- _Trecho do texto_:
◇ ◇ ◇ ◇ ◇ ◇ ◇

## CRIANDO CONEXÃO

In [3]:
from pyspark.sql import SparkSession
spark = SparkSession.builder.appName("Aula").enableHiveSupport().getOrCreate()

In [4]:
spark

## CRIANDO DATAFRAME MANUALMENTE

In [5]:
df_aluno = spark.createDataFrame([
    {"id": 1, "name": "Fabio"},
    {"id": 2, "name": "Joao"},
    {"id": 3, "name": "Fernando"}
])

In [6]:
#tipo do objeto
type(df_aluno)

pyspark.sql.dataframe.DataFrame

## HELP

In [None]:
help(df_aluno)

In [7]:
df_aluno.write.json('s3a://raw/aluno')

## CRIANDO DF A PARTIR DE ARQUIVOS

In [None]:
#CSV HADOOP

In [None]:
df_csv = spark.read.csv('/datalake/raw/pessoas',header=True)

In [None]:
#JSON HADOOP

In [None]:
df_json = spark.read.json('/datalake/raw/user')

In [None]:
#JSON S3

In [None]:
df_jsons3 = spark.read.json('s3a://camada-bronze/user/')

In [None]:
df_teste = spark.read.load("/datalake/raw/pessoas",format="csv", sep=",", inferSchema="true", header="true")

In [None]:
#CSV LOCAL
df_local = spark.read.csv('file:///home/user/dados.txt',header=True)

## CRIANDO DF A PARTIR DE BANCO DE DADOS

In [None]:
url = "jdbc:postgresql://postgres:5432/dvdrental"

properties = {
    "user": "admin",
    "password": "admin",
    "driver": "org.postgresql.Driver"
}

In [None]:
df_city = spark.read.jdbc(url=url,table='public.city',properties=properties)
df_county = spark.read.jdbc(url=url,table='public.country',properties=properties)

In [None]:
query = '(select c.city_id ,city, country from public.city c \
        inner join public.country c2 \
        on c2.country_id  = c.country_id) as tab '

In [None]:
df_query = spark.read.jdbc(url=url,table=query,properties=properties)

## AÇÃO E TRANSFORMAÇÃO

In [None]:
#AÇÃO
df_city.show(10)
df_city.count()

In [None]:
#TRANSFORMAÇÃO
df_city2 = df_city.filter(df_city.country_id == 101).filter(df_city.city.startswith('A'))
df_city2.explain(extended=True)

## VALIDANDO DATAFRAME

In [None]:
#print

In [None]:
df_city.show(10,truncate=False)

In [None]:
#describe

In [None]:
df_city.describe().show()

In [None]:
#printSchema

In [None]:
df_city.printSchema()

In [None]:
#count()

In [None]:
df_city.count()

In [None]:
#sample([withReplacement, fraction, seed])  Returns a sampled subset of this DataFrame.
df_city.sample(0.1).show()

## MANIPULANDO DF

In [None]:
# isEmpty() Returns True if this DataFrame is empty.
df_city.isEmpty()

In [None]:
# select(*cols) Projects a set of expressions and returns a new DataFrame.
df_city.select('city').show()

◇ ◇ ◇ ◇ ◇ ◇ ◇

- _Dados coletados_:
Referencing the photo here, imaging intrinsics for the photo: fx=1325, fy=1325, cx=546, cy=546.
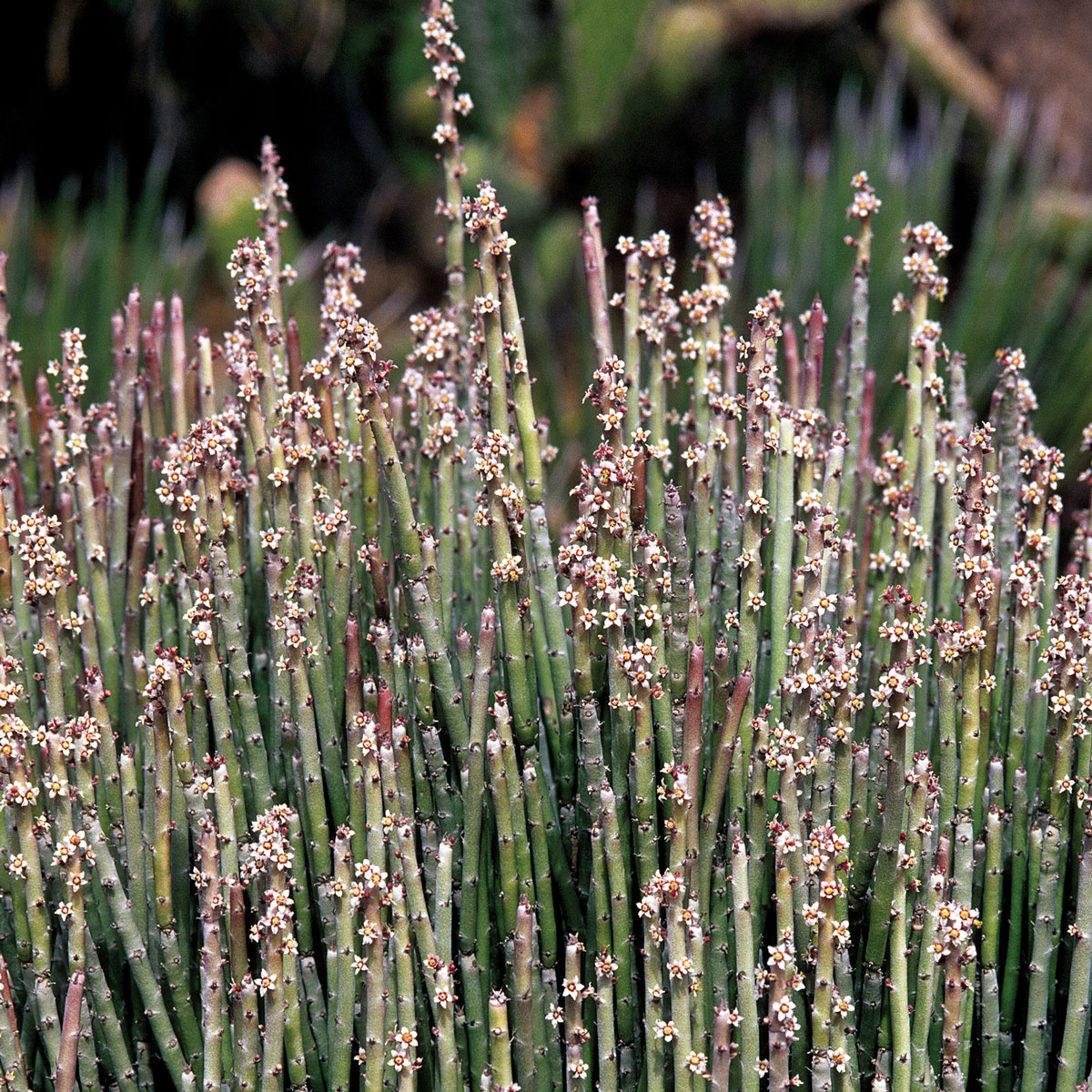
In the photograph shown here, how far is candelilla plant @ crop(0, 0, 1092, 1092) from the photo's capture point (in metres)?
1.37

◇ ◇ ◇ ◇ ◇ ◇ ◇

- _Problema proposto A_: No notebook, qual banco de dados aparece na URL de conexão JDBC?
- _Problema proposto B_: Indique se cada afirmação concorda com o notebook: (i) o CSV local é lido com cabeçalho; (ii) df_aluno é gravado em formato parquet; (iii) o filtro de df_city2 mantém cidades cujo nome começa com "B".
- _Problema proposto C_: Reescreva o trecho do notebook que vai de "## AÇÃO E TRANSFORMAÇÃO" até "df_city2.explain(extended=True)", trocando "df_city2" por "df_filtrado".
Use somente o notebook e não consulte a listagem.

- _Saída esperada A_: dvdrental

- _Saída esperada B_:
(i) Sim: "df_local = spark.read.csv('file:///home/user/dados.txt',header=True)"
(ii) Não: "df_aluno.write.json('s3a://raw/aluno')"
(iii) Não: "df_city.city.startswith('A')"

- _Saída esperada C_:
## AÇÃO E TRANSFORMAÇÃO

In [None]:
#AÇÃO
df_city.show(10)
df_city.count()

In [None]:
#TRANSFORMAÇÃO
df_filtrado = df_city.filter(df_city.country_id == 101).filter(df_city.city.startswith('A'))
df_filtrado.explain(extended=True)